TASK DETAILS: Resume the passage on using poetry and song to communicate science, picking it up directly after its final sentence.

What’s your tactic for disseminating science concepts to children and others? For Celia Berrell of Science Rhymes the answer is obvious: “Adding poetry, rap or lyrics to your presentation can engage, entertain and educate!” So put on your poetry hat and perform!
Adding an appropriate segment of poetic seriousness or silliness can be a boost and a blast. Concerned some of your audience hasn’t grasped the essential principles of your topic? Stating the obvious in rhyme can provide a safe solution – as reiterating important points in a poetic manner can reach listeners that other information modes have left behind. A short burst of verse is engaging and non-threatening. Put on your poetical hat and become theatrical! Vary your volume, exaggerate gesture and pause. You will be adding energy and an element of surprise to your speech. A poetical interlude becomes a memorable milestone within your presentation landscape.
If you select someone else’s lyrics or poetry, it’s good to acknowledge them before embarking on their words. That way, you won’t detract from the take-home message at the end of your recital and anyone who recognises that author will be on-side from the beginning. (Sources of science poems are a bit sparse, but last year I discovered Sam Illingworth’s blog The Poetry of Science and he generously gave me permission to include The Veins of Mars on the Your Poems page of the Science Rhymes website.)
How about having a go at writing your own poetic pieces? It doesn’t need to be brilliant to back-up your talk – it could be a two-line rhyme that just nails your point. Get your creative engine revved-up with some science songs like Bjork’s Mutual Core. I grew up listening to Tom Lehrer’s The Elements which proves you CAN make science rhyme! And don’t forget Monty Python’s Galaxy Song packed full of facts and figures.

DATA SEGMENT:
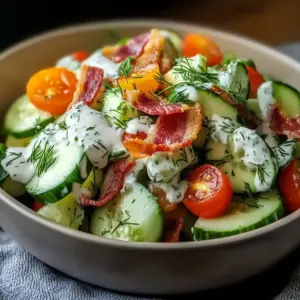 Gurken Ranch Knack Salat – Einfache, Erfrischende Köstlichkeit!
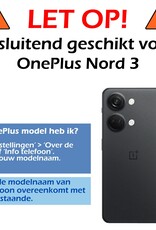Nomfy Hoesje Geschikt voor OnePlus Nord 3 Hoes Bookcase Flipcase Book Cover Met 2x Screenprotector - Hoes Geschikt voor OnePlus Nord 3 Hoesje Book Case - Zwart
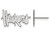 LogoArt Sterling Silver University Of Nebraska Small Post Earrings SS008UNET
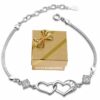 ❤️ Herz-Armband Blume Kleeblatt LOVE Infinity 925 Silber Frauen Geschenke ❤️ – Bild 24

TASK ANSWER:
Since 2010 I’ve been mixing science with rhyme, sharing simple science concepts with upper primary school students (as well as their teachers and parents). My aims are:
- empower anyone to realise they don’t need formal science training in order to begin embracing and engaging with science
- encourage children to experiment with their own artistic literacy and scientific curiosity
Australia’s Commonwealth Science & Industry Research Organisation (CSIRO) publishes a children’s science magazine called Double Helix where they share one of my Science Rhymes in each issue (which is a fabulous honour). Back in tropical Cairns, one of my regular series of presentations is at Whitfield State School, combining science concepts with writing poems. Last year our focus was Flight, to accompany the Drones theme from Australia’s National Science Week, providing the perfect excuse to remind students about …
Sir Isaac Newton’s Laws of Motion by Celia Berrell
Newton was a clever man.
An avid scientific fan.
He questioned many things he saw. Like ones we had no answers for.
He thought them through right to their cores. Then gave us many handy laws.
Newton’s First Law Of Motion:
Without a force of push or pull
an object will remain quite still.
With just one push at just one time that object moves in one straight line.
Newton’s Second Law Of Motion:
A bigger Force accelerates
an object that is heavy-weight.
While objects of a smaller mass
don’t need much Force to move them fast.
So Newton noticed they obey that Force will equal m times a.
Newton’s Third Law Of Motion:
Now bend a stick. Before it cracks you’ll feel its force of pushing back. For every action there will be
an equal one – opposingly.
Without his formulas in place we’d soon get lost in outer space. So Isaac’s Laws help us traverse the reaches of our universe.
This year, we’re collecting rhyming poems about WATER for the Science Rhymes website (to compliment the UN theme of Sustainable Tourism). So let your inner-child come out to play, because I’d love to hear from you too! (Email your poem to email@example.com).
Water World by Celia Berrell
Our planet’s mostly blue and white when seen from outer space
as water colours-up our world …
and gives LIFE
to our place.
White for clouds that swirl around and icy poles that freeze;
and blue for lakes and rivers plus … our liquid
deep blue seas.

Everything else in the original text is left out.